▶ _Extrait fourni_:
━━━━

Nous suivons donc le processus de définition d’un tableau de bord au sein d’un réseau associatif en nous focalisant sur cet objet intermédiaire et les dynamiques qui concourent à sa création et à la coconstruction du réseau lui-même. Nous optons par conséquent pour une analyse centrée sur le réseau lui-même, dans sa dynamique de structuration, en lien bien sûr avec les éléments de contexte extérieurs à celui-ci, mais seulement dans la façon dont ils sont mobilisés par les acteurs (humains et non humains) en présence. Pour caractériser l’apport de cette démarche de construction d’un tableau de bord à la structuration du réseau, nous mobilisons les quatre dimensions de l’action collective identifiées par Friedberg (1997, p. 166) :
« Le degré de formalisation et de codification de la régulation », qui renvoie à l’explicitation et la codification des règles, ici un dispositif mixte composé de règles et de mécanismes formels et informels progressivement structurés par et structurant l’action collective.
« Le degré de finalisation de la régulation qui renvoie à l’existence de buts formulés et à l’articulation des mécanismes de régulation autour de ces buts. » Il s’agit d’une intégration par les acteurs des résultats projetés de la coopération (ou de la non-coopération) en tant qu’enjeux et moteurs de leurs actions.
« Le degré de prise de conscience et d’intériorisation de la régulation par les participants », qui tient à la réflexivité des acteurs : leur capacité de réflexion et d’anticipation. Les informations et données nécessaires à cette réflexivité sont construites soit par l’intermédiaire des dispositifs et instruments de mesure (visibilité de données de performance), soit par l’interconnaissance des acteurs (capacité d’anticiper les stratégies réciproques).

━━━━

▶ _Exercices à réaliser_:
A: Traduisez en anglais la phrase suivante de l’extrait sur le tableau de bord d’un réseau associatif : « Il s’agit d’une intégration par les acteurs des résultats projetés de la coopération (ou de la non-coopération) en tant qu’enjeux et moteurs de leurs actions. »
B: Donnez la suite de l’extrait sur le tableau de bord d’un réseau associatif, en reprenant après sa dernière phrase.

━━━━

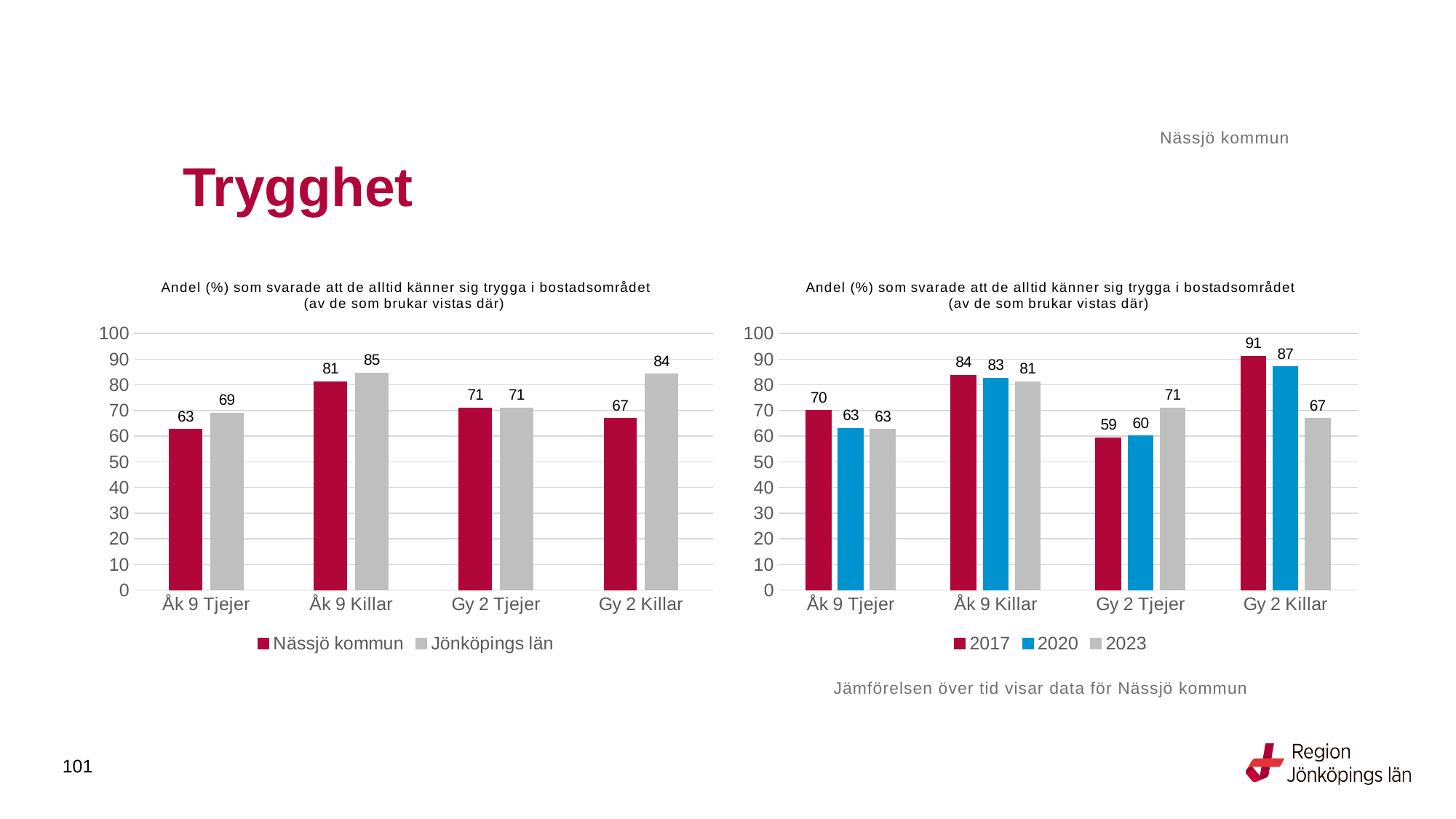
In the left chart, which category has the highest value for Jönköpings län? Åk 9 Killar In the right chart, how many categories are shown on the x axis? 4 In the left chart, what is the difference between Jönköpings län and Nässjö kommun for Gy 2 Killar? 17 In the right chart, how many series does the legend list? 3 In the right chart, what is the value for 2020 for Gy 2 Tjejer? 60 What kind of chart is the left chart? bar chart In the left chart, how many series does the legend list? 2 In the right chart, is the 2023 value for Gy 2 Killar larger or smaller than the 2020 value for Gy 2 Killar? smaller In the right chart, which category has the lowest value for 2017? Gy 2 Tjejer In the left chart, what is the value for Jönköpings län for Gy 2 Killar? 84 In the right chart, what is the value for 2017 for Gy 2 Killar? 91 In the left chart, what is the value for Nässjö kommun for Åk 9 Tjejer? 63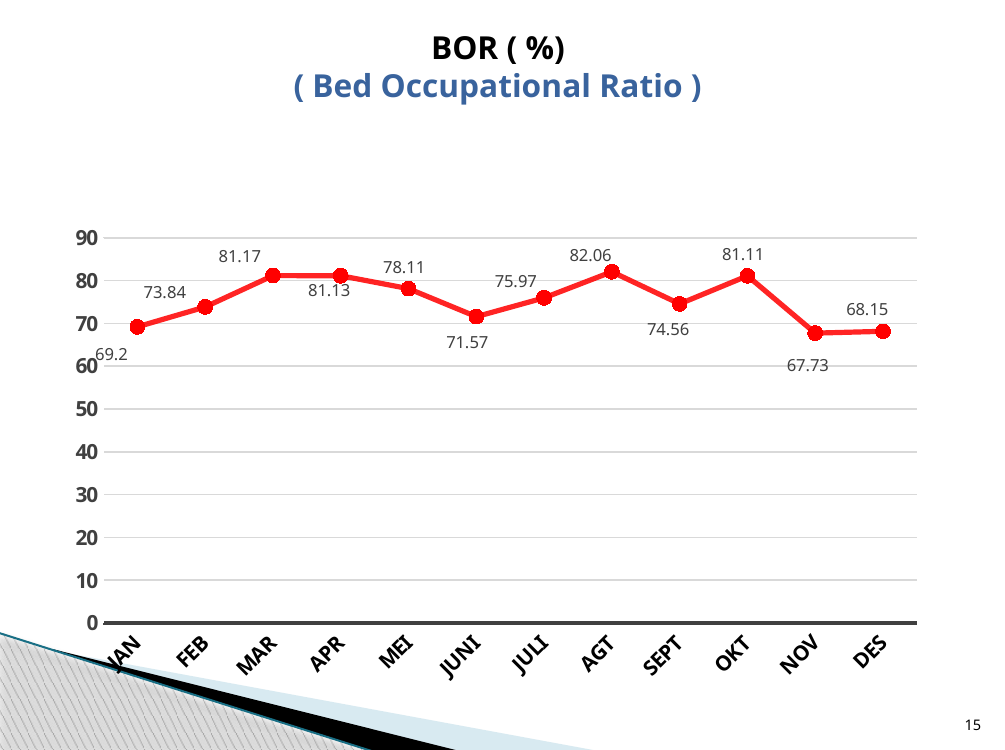
What is the title of the chart? BOR ( %) ( Bed Occupational Ratio ) What kind of chart is shown on the slide? line chart What is the BOR value for JUNI? 71.57 What is the BOR value for MAR? 81.17 Which month has the lowest BOR value? NOV How many months are plotted on the chart? 12 Is the BOR value for DES greater or less than 70? less Which month has a larger BOR value, FEB or JULI? JULI What is the difference between the BOR values for AGT and SEPT? 7.5 Which month has the highest BOR value? AGT What is the BOR value for NOV? 67.73 Does the BOR value rise or fall from OKT to NOV? fall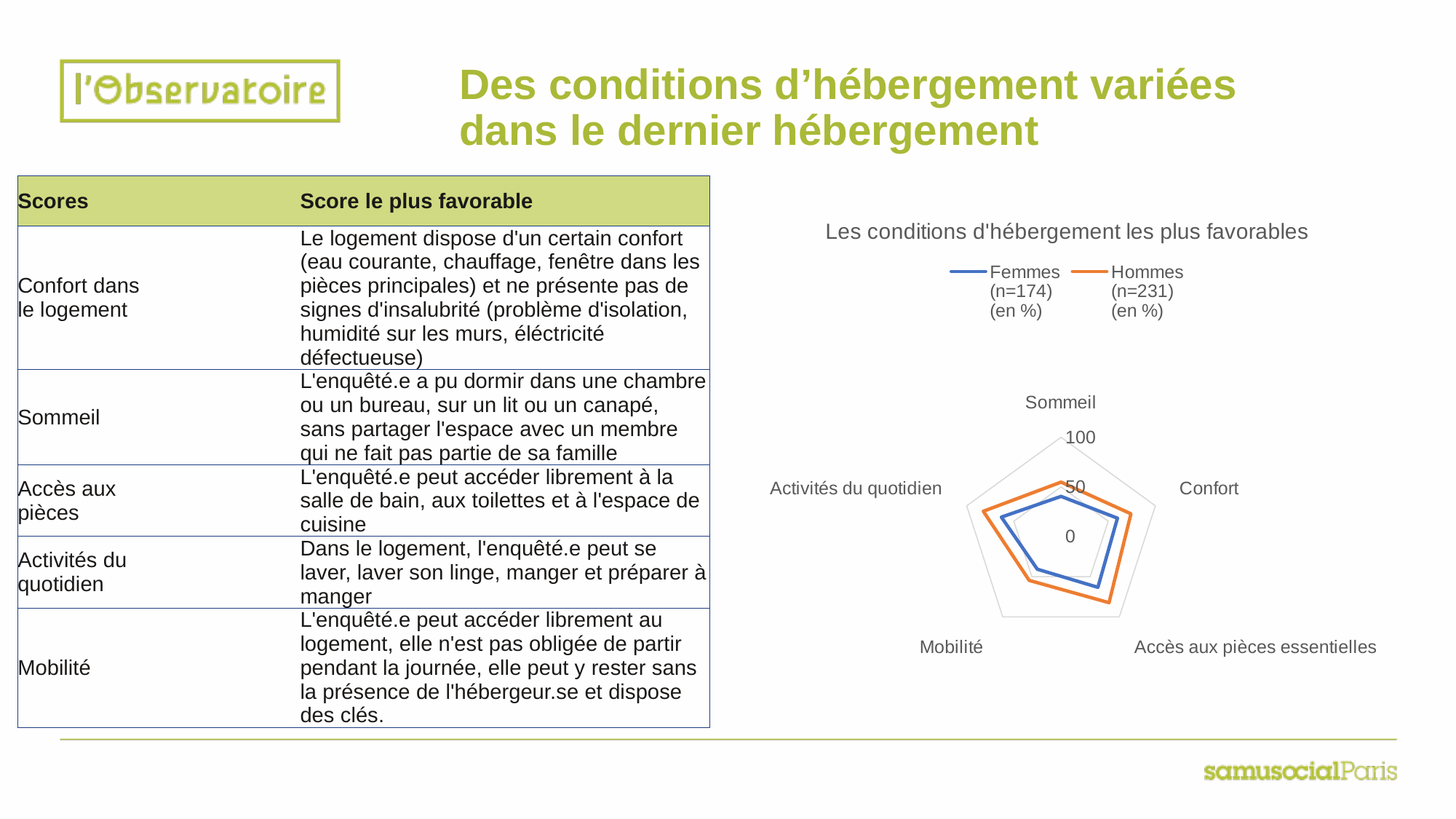
Is the value for Hommes on the Activités du quotidien axis greater or less than 50? greater What is the title of the chart? Les conditions d'hébergement les plus favorables What kind of chart is shown on the slide? Radar chart How many categories (axes) does the radar chart have? 5 Is the value for Hommes on the Confort axis greater or less than 50? greater According to the legend, how many women (Femmes) are in the sample? n=174 Is the value for Hommes on the Mobilité axis greater or less than 50? greater On the Accès aux pièces essentielles axis, which series has the larger value, Femmes or Hommes? Hommes On the Mobilité axis, which series has the larger value, Femmes or Hommes? Hommes How many series does the legend of the chart list? 2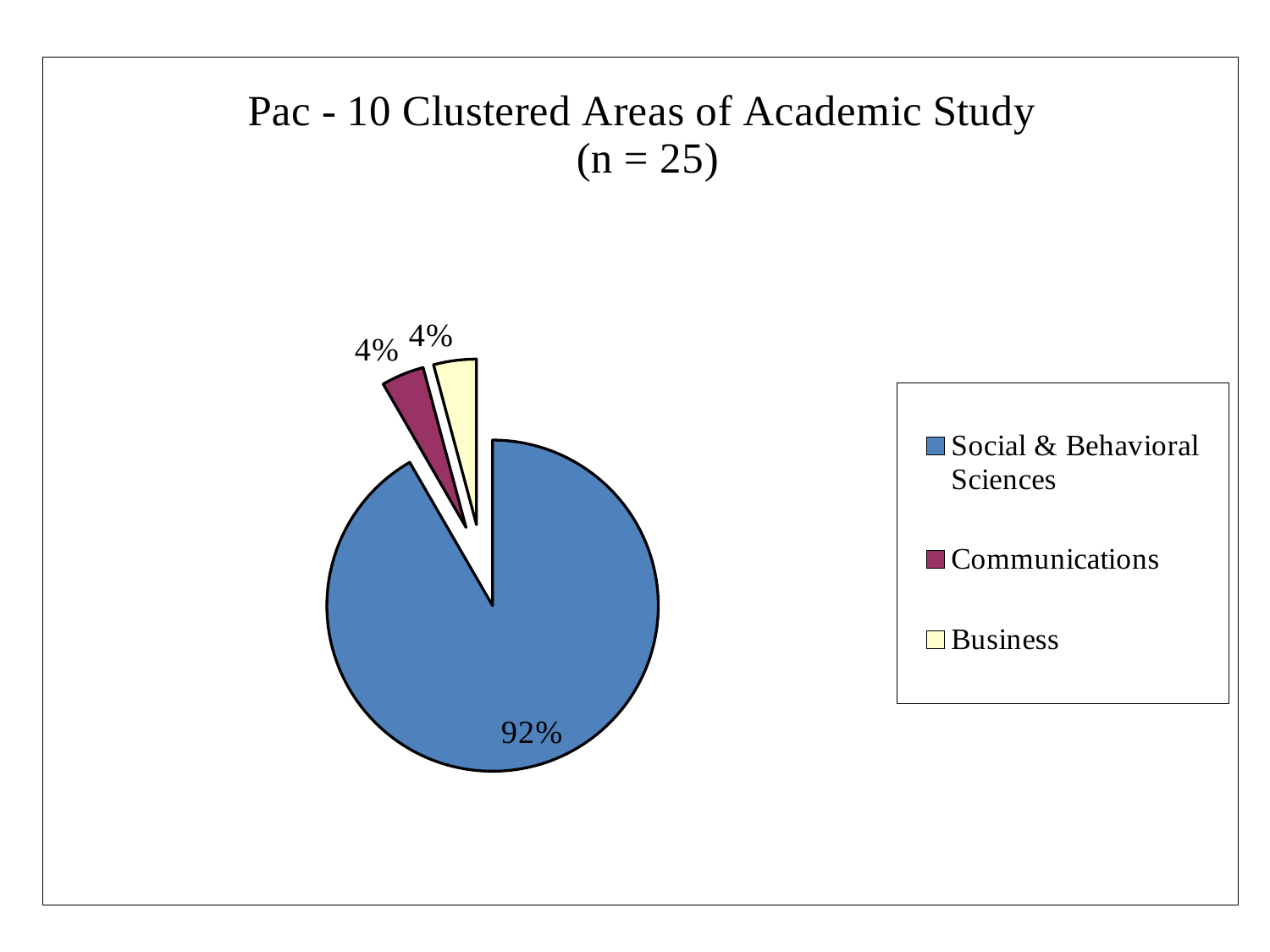
Which two categories share the smallest slice of the pie? Communications and Business How many categories are shown in the pie chart? 3 What is the title of the chart? Pac - 10 Clustered Areas of Academic Study (n = 25) What is the value shown for Communications? 4% How many entries does the legend list? 3 What is the difference in percentage points between Social & Behavioral Sciences and Business? 88 percentage points What is the value shown for Business? 4% Which is larger, the slice for Social & Behavioral Sciences or the slice for Communications? Social & Behavioral Sciences Which category has the largest slice of the pie? Social & Behavioral Sciences What share of the pie does Social & Behavioral Sciences account for? 92% What kind of chart is shown on the slide? pie chart Which category is shown in blue in the pie chart? Social & Behavioral Sciences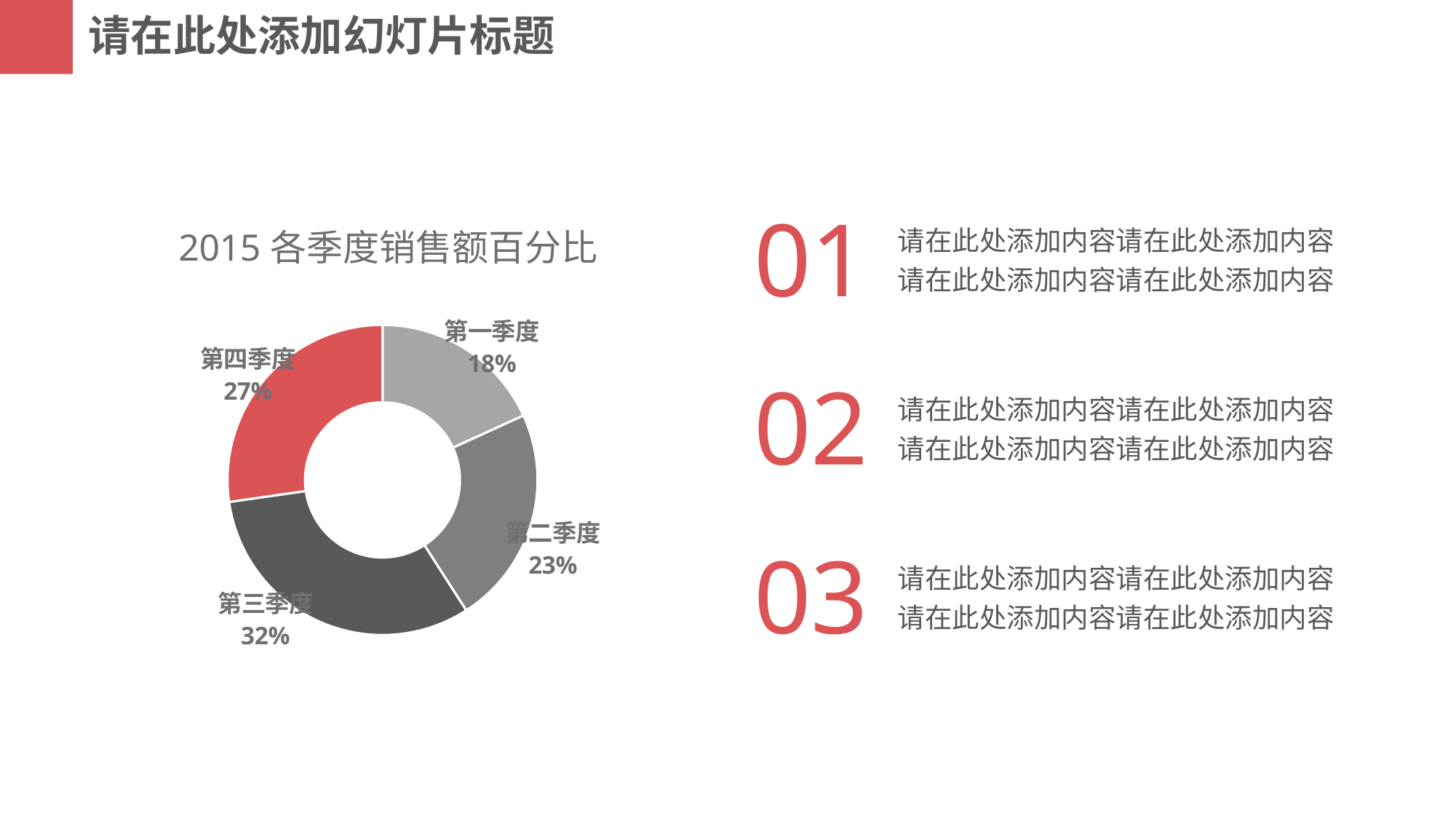
Which quarter's slice is coloured red? 第四季度 What is the value for 第二季度? 23% Which quarter has the smallest share? 第一季度 What is the title of the chart? 2015 各季度销售额百分比 What kind of chart is shown on the slide? Doughnut chart What is the value for 第三季度? 32% What is the value for 第一季度? 18% Which is larger, the share of 第四季度 or 第二季度? 第四季度 What is the value for 第四季度? 27% How many categories does the chart show? 4 Which quarter has the largest share? 第三季度 What is the difference between the shares of 第三季度 and 第一季度? 14%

━━━━

▶ _Résultats obtenus_:
A: This involves the actors' integration of the projected outcomes of cooperation (or non-cooperation) as stakes and drivers of their actions.

B:
« Le degré de délégation explicite de la régulation », qui concerne la responsabilité : l’implication respective des acteurs internes (ajustements, équilibrages) et externes (tiers, règles externes) dans la mise en oeuvre de la régulation.
Selon Friedberg, le mouvement de l’action collective tend vers une structuration progressivement plus consciente et formalisée de la coopération, bien que le processus ne suive pas un schéma linéaire et inéluctable. La structuration de l’action collective se réalise à travers des processus d’innovation sociale et d’apprentissage collectif.
L’objet « tableau de bord », par ses caractéristiques et le processus qui en supporte la définition, devient structurant pour le réseau : il en cristallise la construction. C’est un intermédiaire dans l’intégration et la construction des règles de pilotage et plus largement de l’organisation et des représentations associées au réseau.
Étude de cas
Cette étude de cas concerne le déploiement de MAPP au sein d’un réseau associatif émergent dans le secteur des technologies de l’information et de la communication (TIC), Yet Another Java User Group in Luxembourg (YaJUG). Pour la clarté de l’exposé, nous avons structuré l’étude en trois phases, selon les étapes d’émergence et de structuration d’un réseau telles que présentées ci-dessus.
Sous la forme d’une ASBL, YaJUG regroupe des passionnés de la technologie Java. Ce réseau n’a pas de finalité économique en tant que telle, mais a pour objet la promotion de Java face à une menace perçue : sa perte de vitesse dans un environnement hautement concurrentiel.
Première phase : alignement
À la fin de 2005, à l’occasion d’un événement regroupant les professionnels des TIC sur la place luxembourgeoise, l’idée de créer un réseau autour de Java jaillit au sein d’un petit groupe, trois personnes partageant une passion commune pour cette technologie. Ces personnes, qui s’investissent à titre individuel, présentent des profils professionnels divers et viennent d’organisations publiques et privées.
Cette phase s’amorce donc par la mobilisation de quelques acteurs – se connaissant de longue date et se rencontrant régulièrement à titre professionnel et personnel – autour du projet de création d’un nouveau JUG. Ces personnes partagent une expérience similaire antérieure vécue comme un échec et elles souhaitent éviter les écueils passés. Pour l’heure, elles ont une préoccupation commune quant à ce qu’elles considèrent comme une perte de vitesse de la technologie Java.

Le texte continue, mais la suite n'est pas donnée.